Copy the records below, replacing "handheld laser therapy device" with "handheld grooming tool" and leaving everything else unchanged.

[Records of scene-based questions]
[START]

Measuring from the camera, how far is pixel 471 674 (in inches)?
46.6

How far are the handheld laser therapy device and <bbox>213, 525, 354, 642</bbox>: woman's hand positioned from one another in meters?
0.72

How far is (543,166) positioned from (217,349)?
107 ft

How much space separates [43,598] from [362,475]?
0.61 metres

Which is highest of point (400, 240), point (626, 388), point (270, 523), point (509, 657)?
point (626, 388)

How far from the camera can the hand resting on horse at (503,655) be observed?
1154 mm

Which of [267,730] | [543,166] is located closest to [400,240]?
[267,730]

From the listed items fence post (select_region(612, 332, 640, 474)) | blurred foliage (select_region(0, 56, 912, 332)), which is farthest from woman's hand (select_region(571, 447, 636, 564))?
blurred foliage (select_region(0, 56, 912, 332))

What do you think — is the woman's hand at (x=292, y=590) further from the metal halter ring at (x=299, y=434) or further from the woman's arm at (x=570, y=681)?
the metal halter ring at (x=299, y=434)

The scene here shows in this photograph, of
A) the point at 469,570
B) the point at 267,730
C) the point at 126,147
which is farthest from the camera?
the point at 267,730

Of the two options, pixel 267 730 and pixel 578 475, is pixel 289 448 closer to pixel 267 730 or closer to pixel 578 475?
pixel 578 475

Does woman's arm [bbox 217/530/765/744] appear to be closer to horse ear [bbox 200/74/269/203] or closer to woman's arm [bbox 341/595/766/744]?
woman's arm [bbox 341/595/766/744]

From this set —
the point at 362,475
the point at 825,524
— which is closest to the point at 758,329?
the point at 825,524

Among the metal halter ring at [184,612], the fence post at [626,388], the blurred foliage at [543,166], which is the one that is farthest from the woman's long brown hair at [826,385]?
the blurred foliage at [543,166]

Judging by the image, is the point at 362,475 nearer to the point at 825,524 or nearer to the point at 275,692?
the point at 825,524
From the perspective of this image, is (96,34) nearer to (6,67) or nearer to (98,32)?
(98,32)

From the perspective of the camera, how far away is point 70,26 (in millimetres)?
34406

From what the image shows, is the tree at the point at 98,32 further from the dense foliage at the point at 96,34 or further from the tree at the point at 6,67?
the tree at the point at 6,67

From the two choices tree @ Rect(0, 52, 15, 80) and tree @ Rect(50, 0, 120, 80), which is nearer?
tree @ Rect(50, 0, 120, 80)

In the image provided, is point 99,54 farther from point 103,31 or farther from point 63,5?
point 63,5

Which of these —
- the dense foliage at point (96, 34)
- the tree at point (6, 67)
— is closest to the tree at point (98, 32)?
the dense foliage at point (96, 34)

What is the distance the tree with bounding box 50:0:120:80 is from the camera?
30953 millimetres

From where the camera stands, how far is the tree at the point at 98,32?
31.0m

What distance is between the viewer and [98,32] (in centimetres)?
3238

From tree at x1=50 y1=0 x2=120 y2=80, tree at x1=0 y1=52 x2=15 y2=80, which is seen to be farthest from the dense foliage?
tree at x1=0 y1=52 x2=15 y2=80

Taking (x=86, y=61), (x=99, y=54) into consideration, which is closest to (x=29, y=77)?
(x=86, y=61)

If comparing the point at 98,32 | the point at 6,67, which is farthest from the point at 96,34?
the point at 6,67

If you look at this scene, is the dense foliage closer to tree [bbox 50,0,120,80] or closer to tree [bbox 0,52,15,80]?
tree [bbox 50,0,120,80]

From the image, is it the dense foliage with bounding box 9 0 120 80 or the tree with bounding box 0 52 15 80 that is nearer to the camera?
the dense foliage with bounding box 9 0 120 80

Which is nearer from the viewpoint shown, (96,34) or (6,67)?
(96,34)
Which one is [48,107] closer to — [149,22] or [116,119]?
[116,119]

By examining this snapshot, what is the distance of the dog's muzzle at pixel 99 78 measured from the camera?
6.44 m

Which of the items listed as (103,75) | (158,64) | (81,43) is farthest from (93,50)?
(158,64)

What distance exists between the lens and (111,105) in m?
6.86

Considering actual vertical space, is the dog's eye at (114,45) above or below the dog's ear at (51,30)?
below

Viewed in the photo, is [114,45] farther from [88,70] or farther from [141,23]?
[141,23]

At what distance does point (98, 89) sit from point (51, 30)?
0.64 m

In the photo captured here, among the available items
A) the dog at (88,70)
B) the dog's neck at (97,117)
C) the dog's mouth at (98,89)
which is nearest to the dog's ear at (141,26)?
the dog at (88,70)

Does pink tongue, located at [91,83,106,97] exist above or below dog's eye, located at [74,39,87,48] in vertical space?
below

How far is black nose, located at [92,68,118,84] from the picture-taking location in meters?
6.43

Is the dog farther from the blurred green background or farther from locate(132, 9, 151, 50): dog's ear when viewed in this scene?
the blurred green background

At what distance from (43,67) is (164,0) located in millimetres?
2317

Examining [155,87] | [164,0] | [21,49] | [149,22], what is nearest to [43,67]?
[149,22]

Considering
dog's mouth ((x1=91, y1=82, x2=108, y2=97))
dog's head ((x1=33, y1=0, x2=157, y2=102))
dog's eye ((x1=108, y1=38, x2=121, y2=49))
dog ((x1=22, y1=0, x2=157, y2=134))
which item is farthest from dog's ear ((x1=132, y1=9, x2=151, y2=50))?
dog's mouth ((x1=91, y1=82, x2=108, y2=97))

[END]

§ **ANSWER BELOW**:
Measuring from the camera, how far is pixel 471 674 (in inches)?
46.6

How far are the handheld grooming tool and <bbox>213, 525, 354, 642</bbox>: woman's hand positioned from one another in meters?
0.72

How far is (543,166) positioned from (217,349)?
107 ft

How much space separates [43,598] from [362,475]?
0.61 metres

Which is highest of point (400, 240), point (626, 388), point (270, 523), point (509, 657)?
point (626, 388)

How far from the camera can the hand resting on horse at (503,655) be observed?
1154 mm

Which of [267,730] | [543,166] is located closest to [400,240]?
[267,730]

From the listed items fence post (select_region(612, 332, 640, 474)) | blurred foliage (select_region(0, 56, 912, 332)), which is farthest from woman's hand (select_region(571, 447, 636, 564))?
blurred foliage (select_region(0, 56, 912, 332))

What do you think — is the woman's hand at (x=292, y=590) further from the metal halter ring at (x=299, y=434) or further from the woman's arm at (x=570, y=681)?
the metal halter ring at (x=299, y=434)

The scene here shows in this photograph, of
A) the point at 469,570
B) the point at 267,730
C) the point at 126,147
which is farthest from the camera?
the point at 267,730

Of the two options, pixel 267 730 and pixel 578 475, is pixel 289 448 closer to pixel 267 730 or closer to pixel 578 475?
pixel 578 475

Does woman's arm [bbox 217/530/765/744] appear to be closer to horse ear [bbox 200/74/269/203] or closer to woman's arm [bbox 341/595/766/744]?
woman's arm [bbox 341/595/766/744]

From this set —
the point at 362,475
the point at 825,524
— which is closest to the point at 758,329?
the point at 825,524

Among the metal halter ring at [184,612], the fence post at [626,388], the blurred foliage at [543,166], which is the one that is farthest from the woman's long brown hair at [826,385]?
the blurred foliage at [543,166]

Judging by the image, is the point at 362,475 nearer to the point at 825,524 or nearer to the point at 275,692?
the point at 825,524
From the perspective of this image, is (96,34) nearer to (6,67) or nearer to (98,32)?
(98,32)

From the perspective of the camera, how far away is point 70,26 (in millimetres)?
34406

From what the image shows, is the tree at the point at 98,32 further from the dense foliage at the point at 96,34 or further from the tree at the point at 6,67?
the tree at the point at 6,67

From the two choices tree @ Rect(0, 52, 15, 80) and tree @ Rect(50, 0, 120, 80), which is nearer?
tree @ Rect(50, 0, 120, 80)

In the image provided, is point 99,54 farther from point 103,31 or farther from point 63,5?
point 63,5

Which of these —
- the dense foliage at point (96, 34)
- the tree at point (6, 67)
— is closest to the tree at point (98, 32)?
the dense foliage at point (96, 34)

What is the distance the tree with bounding box 50:0:120:80 is from the camera?
30953 millimetres

From where the camera stands, how far is the tree at the point at 98,32?
31.0m

What distance is between the viewer and [98,32] (in centimetres)?
3238

From tree at x1=50 y1=0 x2=120 y2=80, tree at x1=0 y1=52 x2=15 y2=80, which is seen to be farthest from the dense foliage?
tree at x1=0 y1=52 x2=15 y2=80

Taking (x=86, y=61), (x=99, y=54) into consideration, which is closest to (x=29, y=77)?
(x=86, y=61)

If comparing the point at 98,32 | the point at 6,67, which is farthest from the point at 96,34?
the point at 6,67

If you look at this scene, is the dense foliage closer to tree [bbox 50,0,120,80] or closer to tree [bbox 0,52,15,80]?
tree [bbox 50,0,120,80]

From the image, is it the dense foliage with bounding box 9 0 120 80 or the tree with bounding box 0 52 15 80 that is nearer to the camera?
the dense foliage with bounding box 9 0 120 80

Which is nearer from the viewpoint shown, (96,34) or (6,67)?
(96,34)
Which one is [48,107] closer to — [149,22] or [116,119]?
[116,119]

By examining this snapshot, what is the distance of the dog's muzzle at pixel 99 78 measured from the camera?
6.44 m

Which of the items listed as (103,75) | (158,64) | (81,43) is farthest from (93,50)?
(158,64)

What distance exists between the lens and (111,105) in m?
6.86

Considering actual vertical space, is the dog's eye at (114,45) above or below the dog's ear at (51,30)?
below

Viewed in the photo, is [114,45] farther from [88,70] or farther from [141,23]?
[141,23]

At what distance does point (98, 89) sit from point (51, 30)?
0.64 m

In the photo captured here, among the available items
A) the dog at (88,70)
B) the dog's neck at (97,117)
C) the dog's mouth at (98,89)
which is nearest to the dog's ear at (141,26)?
the dog at (88,70)

Does pink tongue, located at [91,83,106,97] exist above or below dog's eye, located at [74,39,87,48] in vertical space?
below

How far is black nose, located at [92,68,118,84] from the picture-taking location in meters?
6.43

Is the dog farther from the blurred green background or farther from locate(132, 9, 151, 50): dog's ear when viewed in this scene?
the blurred green background

At what distance from (43,67) is (164,0) located in millimetres?
2317

Examining [155,87] | [164,0] | [21,49] | [149,22], what is nearest to [43,67]?
[149,22]

Considering
dog's mouth ((x1=91, y1=82, x2=108, y2=97))
dog's head ((x1=33, y1=0, x2=157, y2=102))
dog's eye ((x1=108, y1=38, x2=121, y2=49))
dog ((x1=22, y1=0, x2=157, y2=134))
which item is farthest from dog's ear ((x1=132, y1=9, x2=151, y2=50))?
dog's mouth ((x1=91, y1=82, x2=108, y2=97))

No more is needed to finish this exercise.